Interestingly, the audience in the theatre was very mixed; everyone from students, to couples to OAP’s were there to watch, with a good number cheering to say that this wasn’t their first time seeing the Sh!t-Faced show. It was a good mix of people, some that were surprising to me but at the end of the day it sold itself as a show that appealed to a lot of people, as well as there being lots of signs in the foyer warning you of what was to come in case for some reason you weren’t sure. Notably, almost every single person had a drink in their hand; even me and my boyfriend indulged in 2 cocktails apiece at dinner before. That’s not to say the show encouraged drinking at all, but more that the show quite rightly leaked into the theatre atmosphere. The point of the performance was not to see a serious piece of theatre, one that provoked deep thoughts or questions from its viewers, but rather a show that was purely for the audience’s enjoyment. All it was ever going to be was an evening of laughter and comedy. Does that make it a bad piece of theatre? Absolutely not. Does it make it a bad performance of Shakespeare? Well that depends on your definition of bad. In the end it wasn’t really a Shakespeare show, more an improv comedy show (with a twist) that was based on Shakespeare.

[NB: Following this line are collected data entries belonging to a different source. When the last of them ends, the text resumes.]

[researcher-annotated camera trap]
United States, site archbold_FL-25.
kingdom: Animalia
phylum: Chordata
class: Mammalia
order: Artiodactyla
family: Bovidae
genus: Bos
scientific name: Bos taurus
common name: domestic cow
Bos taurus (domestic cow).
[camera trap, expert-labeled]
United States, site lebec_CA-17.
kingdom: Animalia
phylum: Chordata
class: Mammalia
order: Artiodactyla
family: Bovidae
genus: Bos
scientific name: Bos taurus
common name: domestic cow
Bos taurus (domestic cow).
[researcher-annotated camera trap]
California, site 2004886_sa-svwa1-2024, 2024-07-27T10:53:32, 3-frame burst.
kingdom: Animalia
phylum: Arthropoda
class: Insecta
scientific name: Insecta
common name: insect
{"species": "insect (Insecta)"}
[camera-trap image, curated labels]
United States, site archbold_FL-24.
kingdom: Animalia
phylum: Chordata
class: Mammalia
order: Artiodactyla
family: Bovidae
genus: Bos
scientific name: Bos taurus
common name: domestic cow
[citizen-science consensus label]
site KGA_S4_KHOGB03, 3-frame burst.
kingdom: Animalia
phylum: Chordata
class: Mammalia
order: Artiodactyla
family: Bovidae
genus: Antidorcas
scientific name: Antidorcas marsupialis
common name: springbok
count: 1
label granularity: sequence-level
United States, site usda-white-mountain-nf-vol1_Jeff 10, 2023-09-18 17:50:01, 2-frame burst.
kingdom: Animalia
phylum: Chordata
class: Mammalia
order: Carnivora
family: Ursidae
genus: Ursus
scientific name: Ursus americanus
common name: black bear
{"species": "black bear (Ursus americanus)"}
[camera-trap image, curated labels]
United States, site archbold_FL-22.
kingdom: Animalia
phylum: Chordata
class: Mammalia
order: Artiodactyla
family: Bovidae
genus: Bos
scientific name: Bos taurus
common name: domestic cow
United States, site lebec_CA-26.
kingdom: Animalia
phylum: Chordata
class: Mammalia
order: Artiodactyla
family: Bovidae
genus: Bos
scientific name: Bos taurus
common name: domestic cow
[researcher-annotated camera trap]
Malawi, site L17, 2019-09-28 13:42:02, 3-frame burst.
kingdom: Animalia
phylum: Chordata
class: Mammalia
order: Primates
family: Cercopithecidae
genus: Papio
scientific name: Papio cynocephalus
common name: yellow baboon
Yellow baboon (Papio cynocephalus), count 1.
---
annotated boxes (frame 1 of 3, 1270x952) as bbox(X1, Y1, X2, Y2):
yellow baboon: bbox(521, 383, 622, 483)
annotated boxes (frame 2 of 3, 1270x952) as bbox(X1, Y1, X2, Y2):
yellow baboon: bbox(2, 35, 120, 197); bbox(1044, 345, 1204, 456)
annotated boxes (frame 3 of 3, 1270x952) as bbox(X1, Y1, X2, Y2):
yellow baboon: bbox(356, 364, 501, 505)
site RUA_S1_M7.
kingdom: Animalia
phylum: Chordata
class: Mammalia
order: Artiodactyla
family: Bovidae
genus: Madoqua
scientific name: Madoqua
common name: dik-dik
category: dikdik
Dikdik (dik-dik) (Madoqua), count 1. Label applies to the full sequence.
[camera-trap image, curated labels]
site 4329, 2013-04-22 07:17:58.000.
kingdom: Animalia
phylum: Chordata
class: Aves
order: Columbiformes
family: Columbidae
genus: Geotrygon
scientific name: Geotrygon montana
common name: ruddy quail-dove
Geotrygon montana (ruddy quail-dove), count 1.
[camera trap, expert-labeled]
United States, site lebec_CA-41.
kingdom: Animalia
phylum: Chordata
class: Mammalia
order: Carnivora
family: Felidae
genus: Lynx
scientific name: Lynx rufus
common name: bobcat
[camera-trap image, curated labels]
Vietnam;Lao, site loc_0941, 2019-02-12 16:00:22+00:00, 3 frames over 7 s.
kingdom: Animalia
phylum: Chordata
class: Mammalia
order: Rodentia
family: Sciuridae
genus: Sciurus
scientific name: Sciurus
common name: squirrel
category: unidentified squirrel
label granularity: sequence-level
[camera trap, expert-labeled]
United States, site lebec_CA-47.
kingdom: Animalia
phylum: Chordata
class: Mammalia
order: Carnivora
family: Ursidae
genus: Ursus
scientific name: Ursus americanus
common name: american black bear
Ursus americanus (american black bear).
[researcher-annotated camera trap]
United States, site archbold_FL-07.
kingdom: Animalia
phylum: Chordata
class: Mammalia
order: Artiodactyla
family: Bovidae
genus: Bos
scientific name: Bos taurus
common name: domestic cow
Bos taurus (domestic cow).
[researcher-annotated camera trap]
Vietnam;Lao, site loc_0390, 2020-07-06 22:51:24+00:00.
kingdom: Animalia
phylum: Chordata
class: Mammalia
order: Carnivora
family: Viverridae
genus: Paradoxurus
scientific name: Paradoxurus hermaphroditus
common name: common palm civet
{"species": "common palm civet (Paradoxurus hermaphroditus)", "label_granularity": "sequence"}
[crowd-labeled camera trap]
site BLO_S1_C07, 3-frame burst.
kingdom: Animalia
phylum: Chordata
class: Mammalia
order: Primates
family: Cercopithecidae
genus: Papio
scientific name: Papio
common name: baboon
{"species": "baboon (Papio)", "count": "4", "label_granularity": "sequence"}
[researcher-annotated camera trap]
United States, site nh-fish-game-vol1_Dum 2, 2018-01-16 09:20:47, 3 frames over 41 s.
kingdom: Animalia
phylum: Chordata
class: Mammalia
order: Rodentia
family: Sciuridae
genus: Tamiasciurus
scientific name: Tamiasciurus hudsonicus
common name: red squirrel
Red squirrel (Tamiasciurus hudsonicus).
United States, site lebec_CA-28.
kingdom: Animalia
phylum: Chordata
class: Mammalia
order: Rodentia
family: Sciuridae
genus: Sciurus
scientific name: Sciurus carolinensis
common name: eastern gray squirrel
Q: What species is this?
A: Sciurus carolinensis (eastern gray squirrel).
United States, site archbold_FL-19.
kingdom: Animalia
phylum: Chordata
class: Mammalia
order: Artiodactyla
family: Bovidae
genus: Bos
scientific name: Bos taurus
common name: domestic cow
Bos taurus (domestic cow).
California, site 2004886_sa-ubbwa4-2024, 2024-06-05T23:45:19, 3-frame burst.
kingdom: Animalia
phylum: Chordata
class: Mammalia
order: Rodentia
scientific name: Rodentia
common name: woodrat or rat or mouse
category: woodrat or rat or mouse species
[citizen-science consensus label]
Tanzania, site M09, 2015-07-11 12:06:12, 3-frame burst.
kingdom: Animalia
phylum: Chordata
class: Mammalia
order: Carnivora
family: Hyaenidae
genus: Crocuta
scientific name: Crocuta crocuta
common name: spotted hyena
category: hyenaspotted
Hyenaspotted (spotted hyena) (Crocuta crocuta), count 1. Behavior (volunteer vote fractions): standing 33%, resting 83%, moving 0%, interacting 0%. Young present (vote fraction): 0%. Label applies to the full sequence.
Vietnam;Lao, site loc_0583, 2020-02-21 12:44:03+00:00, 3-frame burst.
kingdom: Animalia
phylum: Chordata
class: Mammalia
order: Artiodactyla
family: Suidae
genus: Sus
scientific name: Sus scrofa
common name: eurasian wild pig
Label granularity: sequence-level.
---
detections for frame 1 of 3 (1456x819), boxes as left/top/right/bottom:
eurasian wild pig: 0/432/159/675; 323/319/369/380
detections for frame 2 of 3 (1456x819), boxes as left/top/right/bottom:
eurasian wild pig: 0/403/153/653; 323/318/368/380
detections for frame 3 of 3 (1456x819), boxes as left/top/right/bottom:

And while that definition suits it well, it in no way diminishes the overall performance, and just how much the audience were laughing and loving it.

The problem I sometimes have is that because I enjoy theatre so much and, not to toot my own horn, know a lot about it and a lot about plays and productions, I tend to have a habit of treating shows very seriously and analysing them as if I was writing a literature essay (as I’m sure you’ve figured out by now if you’ve read this far.) But at the heart of it, Sh!t faced Shakespeare was just a good show. We got exactly what we paid to see; a few actors messing around on stage trying to perform Shakespeare. And I absolutely loved it. The show was well worth the ticket price, about £20 each, and I would really love to go and see another performance whilst they’re on tour, just to see a different actor be drunk and enjoy the show again, but with an entirely different performance.  

At the end of the day, the performance I saw of Sh!t Faced Shakespeare was exactly what it said on the tin: Shakespeare performed shit-faced. And I for one am 100% okay with that.